No doubt due to a severe manpower shortage in the Fergusson College Economics Department, I have been selected to represent FC in the Second All India Economics Students Meet, which will be in Delhi in December. I am part of the Paper Presentation team. Our topic is "the National Rural Employment Guarantee Scheme 2005: A Stopgap Measure or a Revolutionary Approach to tackling Poverty?" (No prizes for guessing what stand we're taking). So while I'm leafing through old issues of EPW
or even older tomes on Indian Poverty, blogging might suffer. Apologies.
In the meanwhile, here are two good links.
Warren Meyer has a great article on Republicans abandoning their small-government platform, with some excellent gyan on why governments ought to be small in the first place:
Despite what politicians may argue, the government has only one unique quality no one else can match. They are not uniquely smart, or uniquely capable, or uniquely compassionate, or uniquely efficient, or even uniquely able to run large organizations. Their only unique capability is to deal with people by force, and to use force and the threat of force and imprisonment to compel individuals to do things they would no choose to do themselves.

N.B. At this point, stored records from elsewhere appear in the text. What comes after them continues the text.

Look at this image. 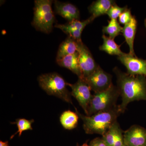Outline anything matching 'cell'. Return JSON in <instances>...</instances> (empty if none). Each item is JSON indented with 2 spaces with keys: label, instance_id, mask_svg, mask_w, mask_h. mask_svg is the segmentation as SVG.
I'll return each instance as SVG.
<instances>
[{
  "label": "cell",
  "instance_id": "cell-1",
  "mask_svg": "<svg viewBox=\"0 0 146 146\" xmlns=\"http://www.w3.org/2000/svg\"><path fill=\"white\" fill-rule=\"evenodd\" d=\"M117 78V86L121 97L119 107L122 113L128 104L135 101H146V78L143 75H132L122 72L117 67L113 69Z\"/></svg>",
  "mask_w": 146,
  "mask_h": 146
},
{
  "label": "cell",
  "instance_id": "cell-2",
  "mask_svg": "<svg viewBox=\"0 0 146 146\" xmlns=\"http://www.w3.org/2000/svg\"><path fill=\"white\" fill-rule=\"evenodd\" d=\"M75 108L79 117L83 121L85 133L90 134L97 133L102 136L117 121L118 117L122 113L119 105L112 109L98 112L90 116L82 115L76 108Z\"/></svg>",
  "mask_w": 146,
  "mask_h": 146
},
{
  "label": "cell",
  "instance_id": "cell-3",
  "mask_svg": "<svg viewBox=\"0 0 146 146\" xmlns=\"http://www.w3.org/2000/svg\"><path fill=\"white\" fill-rule=\"evenodd\" d=\"M39 86L48 95L54 96L72 104L71 94L67 88V82L58 73L43 74L38 76Z\"/></svg>",
  "mask_w": 146,
  "mask_h": 146
},
{
  "label": "cell",
  "instance_id": "cell-4",
  "mask_svg": "<svg viewBox=\"0 0 146 146\" xmlns=\"http://www.w3.org/2000/svg\"><path fill=\"white\" fill-rule=\"evenodd\" d=\"M51 0L35 1L34 17L32 25L37 31L49 34L53 28L55 18Z\"/></svg>",
  "mask_w": 146,
  "mask_h": 146
},
{
  "label": "cell",
  "instance_id": "cell-5",
  "mask_svg": "<svg viewBox=\"0 0 146 146\" xmlns=\"http://www.w3.org/2000/svg\"><path fill=\"white\" fill-rule=\"evenodd\" d=\"M120 96L117 86L113 84L106 91L95 93L90 102L86 115L91 116L116 107L117 106V101Z\"/></svg>",
  "mask_w": 146,
  "mask_h": 146
},
{
  "label": "cell",
  "instance_id": "cell-6",
  "mask_svg": "<svg viewBox=\"0 0 146 146\" xmlns=\"http://www.w3.org/2000/svg\"><path fill=\"white\" fill-rule=\"evenodd\" d=\"M83 79L95 94L106 91L113 85L112 75L105 72L99 65L91 75Z\"/></svg>",
  "mask_w": 146,
  "mask_h": 146
},
{
  "label": "cell",
  "instance_id": "cell-7",
  "mask_svg": "<svg viewBox=\"0 0 146 146\" xmlns=\"http://www.w3.org/2000/svg\"><path fill=\"white\" fill-rule=\"evenodd\" d=\"M67 85L72 89L71 95L75 98L87 115L88 108L93 96L90 86L84 79L81 78H78L74 84L67 83Z\"/></svg>",
  "mask_w": 146,
  "mask_h": 146
},
{
  "label": "cell",
  "instance_id": "cell-8",
  "mask_svg": "<svg viewBox=\"0 0 146 146\" xmlns=\"http://www.w3.org/2000/svg\"><path fill=\"white\" fill-rule=\"evenodd\" d=\"M77 42L79 63L83 79H85L91 75L99 65L94 60L90 51L82 41Z\"/></svg>",
  "mask_w": 146,
  "mask_h": 146
},
{
  "label": "cell",
  "instance_id": "cell-9",
  "mask_svg": "<svg viewBox=\"0 0 146 146\" xmlns=\"http://www.w3.org/2000/svg\"><path fill=\"white\" fill-rule=\"evenodd\" d=\"M118 59L125 66L128 74L132 75L146 76V60L126 53L118 56Z\"/></svg>",
  "mask_w": 146,
  "mask_h": 146
},
{
  "label": "cell",
  "instance_id": "cell-10",
  "mask_svg": "<svg viewBox=\"0 0 146 146\" xmlns=\"http://www.w3.org/2000/svg\"><path fill=\"white\" fill-rule=\"evenodd\" d=\"M123 136L126 146H146V129L141 126H131Z\"/></svg>",
  "mask_w": 146,
  "mask_h": 146
},
{
  "label": "cell",
  "instance_id": "cell-11",
  "mask_svg": "<svg viewBox=\"0 0 146 146\" xmlns=\"http://www.w3.org/2000/svg\"><path fill=\"white\" fill-rule=\"evenodd\" d=\"M55 12L56 14L71 22L79 20L80 13L77 7L72 4L56 0L54 1Z\"/></svg>",
  "mask_w": 146,
  "mask_h": 146
},
{
  "label": "cell",
  "instance_id": "cell-12",
  "mask_svg": "<svg viewBox=\"0 0 146 146\" xmlns=\"http://www.w3.org/2000/svg\"><path fill=\"white\" fill-rule=\"evenodd\" d=\"M58 65L61 67L67 68L78 76V78L83 79L82 73L78 61V53L69 55L62 59L56 61Z\"/></svg>",
  "mask_w": 146,
  "mask_h": 146
},
{
  "label": "cell",
  "instance_id": "cell-13",
  "mask_svg": "<svg viewBox=\"0 0 146 146\" xmlns=\"http://www.w3.org/2000/svg\"><path fill=\"white\" fill-rule=\"evenodd\" d=\"M137 25V21L135 16H133L130 22L123 27L122 31L129 48V54L133 56H136L133 49V43L136 34Z\"/></svg>",
  "mask_w": 146,
  "mask_h": 146
},
{
  "label": "cell",
  "instance_id": "cell-14",
  "mask_svg": "<svg viewBox=\"0 0 146 146\" xmlns=\"http://www.w3.org/2000/svg\"><path fill=\"white\" fill-rule=\"evenodd\" d=\"M115 3L112 0H98L92 3L88 9L94 19L99 16L107 14L111 7Z\"/></svg>",
  "mask_w": 146,
  "mask_h": 146
},
{
  "label": "cell",
  "instance_id": "cell-15",
  "mask_svg": "<svg viewBox=\"0 0 146 146\" xmlns=\"http://www.w3.org/2000/svg\"><path fill=\"white\" fill-rule=\"evenodd\" d=\"M78 42L72 37L68 36L65 41L60 44L56 55V61L77 52Z\"/></svg>",
  "mask_w": 146,
  "mask_h": 146
},
{
  "label": "cell",
  "instance_id": "cell-16",
  "mask_svg": "<svg viewBox=\"0 0 146 146\" xmlns=\"http://www.w3.org/2000/svg\"><path fill=\"white\" fill-rule=\"evenodd\" d=\"M79 117L76 112L66 110L60 115V121L65 129L72 130L77 127Z\"/></svg>",
  "mask_w": 146,
  "mask_h": 146
},
{
  "label": "cell",
  "instance_id": "cell-17",
  "mask_svg": "<svg viewBox=\"0 0 146 146\" xmlns=\"http://www.w3.org/2000/svg\"><path fill=\"white\" fill-rule=\"evenodd\" d=\"M102 38L103 39V43L100 47V50L105 52L108 54L117 55L118 56L125 54V53L123 52L120 49L121 45L117 44L114 39H111L104 35H102Z\"/></svg>",
  "mask_w": 146,
  "mask_h": 146
},
{
  "label": "cell",
  "instance_id": "cell-18",
  "mask_svg": "<svg viewBox=\"0 0 146 146\" xmlns=\"http://www.w3.org/2000/svg\"><path fill=\"white\" fill-rule=\"evenodd\" d=\"M94 20L93 17L91 16L85 21H80L79 20H75L69 22L68 23L65 24H56L55 25L54 27L56 28L60 29L64 33L70 31L76 30L83 31L85 27L94 21Z\"/></svg>",
  "mask_w": 146,
  "mask_h": 146
},
{
  "label": "cell",
  "instance_id": "cell-19",
  "mask_svg": "<svg viewBox=\"0 0 146 146\" xmlns=\"http://www.w3.org/2000/svg\"><path fill=\"white\" fill-rule=\"evenodd\" d=\"M123 29L117 19H110L108 21V25L103 27L102 31L104 33L108 35L110 38L114 39L122 33Z\"/></svg>",
  "mask_w": 146,
  "mask_h": 146
},
{
  "label": "cell",
  "instance_id": "cell-20",
  "mask_svg": "<svg viewBox=\"0 0 146 146\" xmlns=\"http://www.w3.org/2000/svg\"><path fill=\"white\" fill-rule=\"evenodd\" d=\"M34 122V120L33 119L29 120L23 118L17 119L16 121L11 123L16 124L18 127V130L16 133L11 136L10 139H12L17 133H18L19 136H21L23 132L25 131L33 130L32 124Z\"/></svg>",
  "mask_w": 146,
  "mask_h": 146
},
{
  "label": "cell",
  "instance_id": "cell-21",
  "mask_svg": "<svg viewBox=\"0 0 146 146\" xmlns=\"http://www.w3.org/2000/svg\"><path fill=\"white\" fill-rule=\"evenodd\" d=\"M127 9V6L121 7L115 3L111 7L108 11L107 14L111 19H117Z\"/></svg>",
  "mask_w": 146,
  "mask_h": 146
},
{
  "label": "cell",
  "instance_id": "cell-22",
  "mask_svg": "<svg viewBox=\"0 0 146 146\" xmlns=\"http://www.w3.org/2000/svg\"><path fill=\"white\" fill-rule=\"evenodd\" d=\"M124 133L120 127L119 123L117 122L114 146H125Z\"/></svg>",
  "mask_w": 146,
  "mask_h": 146
},
{
  "label": "cell",
  "instance_id": "cell-23",
  "mask_svg": "<svg viewBox=\"0 0 146 146\" xmlns=\"http://www.w3.org/2000/svg\"><path fill=\"white\" fill-rule=\"evenodd\" d=\"M133 17L131 15L130 9L127 8L119 17V22L120 23L125 25L130 22Z\"/></svg>",
  "mask_w": 146,
  "mask_h": 146
},
{
  "label": "cell",
  "instance_id": "cell-24",
  "mask_svg": "<svg viewBox=\"0 0 146 146\" xmlns=\"http://www.w3.org/2000/svg\"><path fill=\"white\" fill-rule=\"evenodd\" d=\"M90 146H107L105 141L102 138H94L90 142Z\"/></svg>",
  "mask_w": 146,
  "mask_h": 146
},
{
  "label": "cell",
  "instance_id": "cell-25",
  "mask_svg": "<svg viewBox=\"0 0 146 146\" xmlns=\"http://www.w3.org/2000/svg\"><path fill=\"white\" fill-rule=\"evenodd\" d=\"M0 146H9L8 141L3 142L1 141H0Z\"/></svg>",
  "mask_w": 146,
  "mask_h": 146
},
{
  "label": "cell",
  "instance_id": "cell-26",
  "mask_svg": "<svg viewBox=\"0 0 146 146\" xmlns=\"http://www.w3.org/2000/svg\"><path fill=\"white\" fill-rule=\"evenodd\" d=\"M76 146H90V145H88V144H87V142H86V143H85L83 144V145H79L78 144H77V145Z\"/></svg>",
  "mask_w": 146,
  "mask_h": 146
},
{
  "label": "cell",
  "instance_id": "cell-27",
  "mask_svg": "<svg viewBox=\"0 0 146 146\" xmlns=\"http://www.w3.org/2000/svg\"><path fill=\"white\" fill-rule=\"evenodd\" d=\"M145 27H146V19H145Z\"/></svg>",
  "mask_w": 146,
  "mask_h": 146
},
{
  "label": "cell",
  "instance_id": "cell-28",
  "mask_svg": "<svg viewBox=\"0 0 146 146\" xmlns=\"http://www.w3.org/2000/svg\"></svg>",
  "mask_w": 146,
  "mask_h": 146
}]
</instances>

Good stuff. You can read it here
Russel Roberts has an article up on The Fallacy of Affordability:
Exxon and Mobil made a lot of money last quarter. The Drudge Report headline on the story:
OK, HOW ABOUT LOWERING THE PRICES NOW?!? I'd be tempted to answer by saying, well, Drudge, if they lower prices when profits are high, are you willing to make a charitable contribution to oil company stockholders when profits are low or negative? But the real error isn't the asymmetry. It's the assumption that transactions are zero sum--the implict assumption in the headline that when prices are high, I'm exploited so it's time to give me a rebate.